__Your tasks__:
a) Name every distinct username that appears as a poster in the passport thread, listing each one only once.
b) Reproduce the passage of the passport thread from "Or is it just" to "current US passport.", keeping every word and mark as it stands.

__Reading passage__:

-------------------------

# Expired passport at checkpoints?



## cepheus (Oct 29, 2015)

Will they accept an expired passport at the checkpoints or will you get arrested/kicked out of the country? Anybody ever had this experience?

Also I've seen mentioned several times 'INM documents' that you can use in place of a passport -- what are those and how do you get them? 

This is for travel near the San Diego border (TJ/Rosarito etc)

Thanks


----------



## Andreas_Montoya (Jan 12, 2013)

You will probably be denied entry.


----------



## GARYJ65 (Feb 9, 2013)

Why would anyone try to use an expired...anything?
Why not getting a new passport instead?
Or is it just for the fun of discussion?


----------



## soylent_green (Aug 25, 2014)

Never seen a checkpoint in Tijuana or Rosarito asking for passports or immigration docs. (edit: crossing on foot they are now checking passports at San Ysidro so I guess that might fit in OP definition of checkpoint. then, arrested no but denied entry yes)

In order to get your 'INM documents' (Mexican residence documents), you need a current US passport.

Anyway, I am sure there is more to your request. 

One question --- why don't you just go to the Tijuana consulate and get a new passport or go to San Diego and get one at the passport office? Save you a lot of self inflicted grief worrying about not having a current passport.

If I were a betting man, I'd think the OP is making a mad dash south of the border.


----------



## cepheus (Oct 29, 2015)

Andreas_Montoya said:


> You will probably be denied entry.


No you guys misunderstood me. I was asking about routine checkpoints just driving around in Mexico. Sometimes when driving from Rosarito to TJ, for example, there will be a checkpoint setup and you have to show documents. I'm asking what those police/soldiers will do if you hand them an expired passport.


----------



## GARYJ65 (Feb 9, 2013)

cepheus said:


> No you guys misunderstood me. I was asking about routine checkpoints just driving around in Mexico. Sometimes when driving from Rosarito to TJ, for example, there will be a checkpoint setup and you have to show documents. I'm asking what those police/soldiers will do if you hand them an expired passport.


Let's do this exercise:
Think about the worst case scenario.....that is what might happen


----------



## sparks (Jun 17, 2007)

Last I heard to get a Tourist FMM you need a minimum of 6 moths left on your passport. No FMM and you may sit in jail on your way to the border


----------



## Andreas_Montoya (Jan 12, 2013)

soylent_green said:


> If I were a betting man, I'd think the OP is making a mad dash south of the border.


Sounds like it.


----------

-------------------------

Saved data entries
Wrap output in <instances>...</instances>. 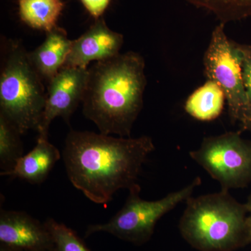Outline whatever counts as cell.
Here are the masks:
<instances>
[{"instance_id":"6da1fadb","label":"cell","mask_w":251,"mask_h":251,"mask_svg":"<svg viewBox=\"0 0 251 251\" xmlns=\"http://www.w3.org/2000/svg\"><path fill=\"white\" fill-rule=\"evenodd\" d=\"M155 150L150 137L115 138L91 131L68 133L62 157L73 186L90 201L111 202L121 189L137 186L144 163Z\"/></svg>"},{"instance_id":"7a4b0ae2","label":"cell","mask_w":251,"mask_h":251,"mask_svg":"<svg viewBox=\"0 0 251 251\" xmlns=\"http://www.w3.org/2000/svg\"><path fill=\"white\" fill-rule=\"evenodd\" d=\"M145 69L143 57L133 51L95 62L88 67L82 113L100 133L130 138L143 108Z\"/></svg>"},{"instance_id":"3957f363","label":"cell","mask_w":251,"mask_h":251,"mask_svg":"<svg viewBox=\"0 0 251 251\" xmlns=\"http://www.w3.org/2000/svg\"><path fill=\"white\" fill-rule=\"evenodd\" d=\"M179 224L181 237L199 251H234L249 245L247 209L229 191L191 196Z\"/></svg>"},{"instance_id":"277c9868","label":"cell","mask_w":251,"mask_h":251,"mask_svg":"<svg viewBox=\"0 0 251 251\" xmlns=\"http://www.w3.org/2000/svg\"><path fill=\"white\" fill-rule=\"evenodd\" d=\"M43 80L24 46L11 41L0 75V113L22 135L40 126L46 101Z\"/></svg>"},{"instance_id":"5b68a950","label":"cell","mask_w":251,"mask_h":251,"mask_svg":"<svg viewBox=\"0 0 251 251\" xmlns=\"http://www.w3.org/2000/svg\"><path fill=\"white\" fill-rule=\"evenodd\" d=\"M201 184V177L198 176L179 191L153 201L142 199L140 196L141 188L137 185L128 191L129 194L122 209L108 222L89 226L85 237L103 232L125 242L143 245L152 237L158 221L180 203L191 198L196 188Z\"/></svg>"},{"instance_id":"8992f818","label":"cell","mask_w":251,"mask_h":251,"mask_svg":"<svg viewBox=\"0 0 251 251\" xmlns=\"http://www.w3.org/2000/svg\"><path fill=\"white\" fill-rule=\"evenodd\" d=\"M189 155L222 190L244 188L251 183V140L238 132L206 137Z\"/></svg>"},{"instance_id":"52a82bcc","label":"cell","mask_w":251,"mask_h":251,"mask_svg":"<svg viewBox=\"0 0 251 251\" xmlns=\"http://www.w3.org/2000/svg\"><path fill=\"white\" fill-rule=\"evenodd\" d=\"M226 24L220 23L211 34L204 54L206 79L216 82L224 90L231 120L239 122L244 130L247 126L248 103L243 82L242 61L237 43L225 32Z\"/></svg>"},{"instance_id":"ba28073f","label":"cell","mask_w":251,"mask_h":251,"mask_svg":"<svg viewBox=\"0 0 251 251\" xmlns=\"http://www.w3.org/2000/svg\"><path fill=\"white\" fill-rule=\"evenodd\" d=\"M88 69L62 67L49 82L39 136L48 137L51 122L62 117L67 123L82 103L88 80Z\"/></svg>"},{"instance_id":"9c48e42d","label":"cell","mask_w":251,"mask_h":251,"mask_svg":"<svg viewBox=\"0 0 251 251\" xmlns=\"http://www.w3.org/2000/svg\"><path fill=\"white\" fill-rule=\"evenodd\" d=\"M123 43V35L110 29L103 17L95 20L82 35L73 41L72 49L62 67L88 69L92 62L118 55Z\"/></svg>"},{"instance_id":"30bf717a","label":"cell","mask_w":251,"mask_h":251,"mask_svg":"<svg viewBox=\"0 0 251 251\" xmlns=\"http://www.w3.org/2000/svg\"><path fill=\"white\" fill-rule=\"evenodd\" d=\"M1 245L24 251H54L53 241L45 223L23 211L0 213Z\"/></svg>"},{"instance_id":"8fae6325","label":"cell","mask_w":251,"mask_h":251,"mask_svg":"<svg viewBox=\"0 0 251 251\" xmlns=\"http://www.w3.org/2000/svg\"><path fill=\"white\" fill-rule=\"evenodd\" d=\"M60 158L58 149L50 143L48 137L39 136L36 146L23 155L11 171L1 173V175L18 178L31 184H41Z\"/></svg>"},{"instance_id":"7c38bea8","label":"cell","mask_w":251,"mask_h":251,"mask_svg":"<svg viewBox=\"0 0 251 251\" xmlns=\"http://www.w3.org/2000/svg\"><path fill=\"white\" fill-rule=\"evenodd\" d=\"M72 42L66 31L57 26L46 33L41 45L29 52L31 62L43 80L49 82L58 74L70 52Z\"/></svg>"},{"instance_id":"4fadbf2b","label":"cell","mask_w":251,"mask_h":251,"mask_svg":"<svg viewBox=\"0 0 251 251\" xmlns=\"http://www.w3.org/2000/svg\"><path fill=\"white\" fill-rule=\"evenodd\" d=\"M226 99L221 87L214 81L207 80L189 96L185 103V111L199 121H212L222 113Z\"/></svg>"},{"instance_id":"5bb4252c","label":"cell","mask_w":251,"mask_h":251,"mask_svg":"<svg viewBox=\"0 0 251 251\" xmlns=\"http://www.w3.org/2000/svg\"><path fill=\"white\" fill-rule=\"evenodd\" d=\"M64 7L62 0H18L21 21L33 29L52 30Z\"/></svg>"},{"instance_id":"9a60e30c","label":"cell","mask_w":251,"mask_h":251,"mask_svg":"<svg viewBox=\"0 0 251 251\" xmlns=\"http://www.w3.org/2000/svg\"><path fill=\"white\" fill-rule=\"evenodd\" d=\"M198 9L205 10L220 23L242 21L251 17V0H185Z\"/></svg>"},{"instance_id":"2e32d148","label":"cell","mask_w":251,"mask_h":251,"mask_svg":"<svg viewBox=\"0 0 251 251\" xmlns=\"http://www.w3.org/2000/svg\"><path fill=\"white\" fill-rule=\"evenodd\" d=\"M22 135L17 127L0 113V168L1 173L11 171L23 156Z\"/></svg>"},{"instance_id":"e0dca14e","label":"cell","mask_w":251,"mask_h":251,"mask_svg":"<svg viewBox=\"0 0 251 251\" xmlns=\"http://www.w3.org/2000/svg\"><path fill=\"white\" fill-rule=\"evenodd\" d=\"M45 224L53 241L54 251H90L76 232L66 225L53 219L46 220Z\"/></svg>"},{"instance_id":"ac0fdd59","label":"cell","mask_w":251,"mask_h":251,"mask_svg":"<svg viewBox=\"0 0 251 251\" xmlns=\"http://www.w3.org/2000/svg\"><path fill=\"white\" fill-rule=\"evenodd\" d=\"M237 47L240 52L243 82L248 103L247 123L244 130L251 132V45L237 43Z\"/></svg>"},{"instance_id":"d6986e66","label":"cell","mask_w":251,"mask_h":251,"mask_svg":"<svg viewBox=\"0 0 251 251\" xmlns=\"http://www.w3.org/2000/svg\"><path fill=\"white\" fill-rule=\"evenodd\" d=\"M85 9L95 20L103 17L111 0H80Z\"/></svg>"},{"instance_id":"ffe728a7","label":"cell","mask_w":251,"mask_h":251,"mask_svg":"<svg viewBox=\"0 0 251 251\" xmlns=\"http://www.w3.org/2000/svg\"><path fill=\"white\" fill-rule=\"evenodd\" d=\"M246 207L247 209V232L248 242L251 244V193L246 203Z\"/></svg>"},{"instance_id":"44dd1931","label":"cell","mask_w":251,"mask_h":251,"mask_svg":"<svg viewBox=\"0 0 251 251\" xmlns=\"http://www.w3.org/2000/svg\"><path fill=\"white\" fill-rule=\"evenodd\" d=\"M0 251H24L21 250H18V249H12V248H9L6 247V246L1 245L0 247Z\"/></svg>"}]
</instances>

-------------------------

__Written answers__:
a) cepheus, Andreas_Montoya, GARYJ65, soylent_green, sparks

b)
Or is it just for the fun of discussion?


----------



## soylent_green (Aug 25, 2014)

Never seen a checkpoint in Tijuana or Rosarito asking for passports or immigration docs. (edit: crossing on foot they are now checking passports at San Ysidro so I guess that might fit in OP definition of checkpoint. then, arrested no but denied entry yes)

In order to get your 'INM documents' (Mexican residence documents), you need a current US passport.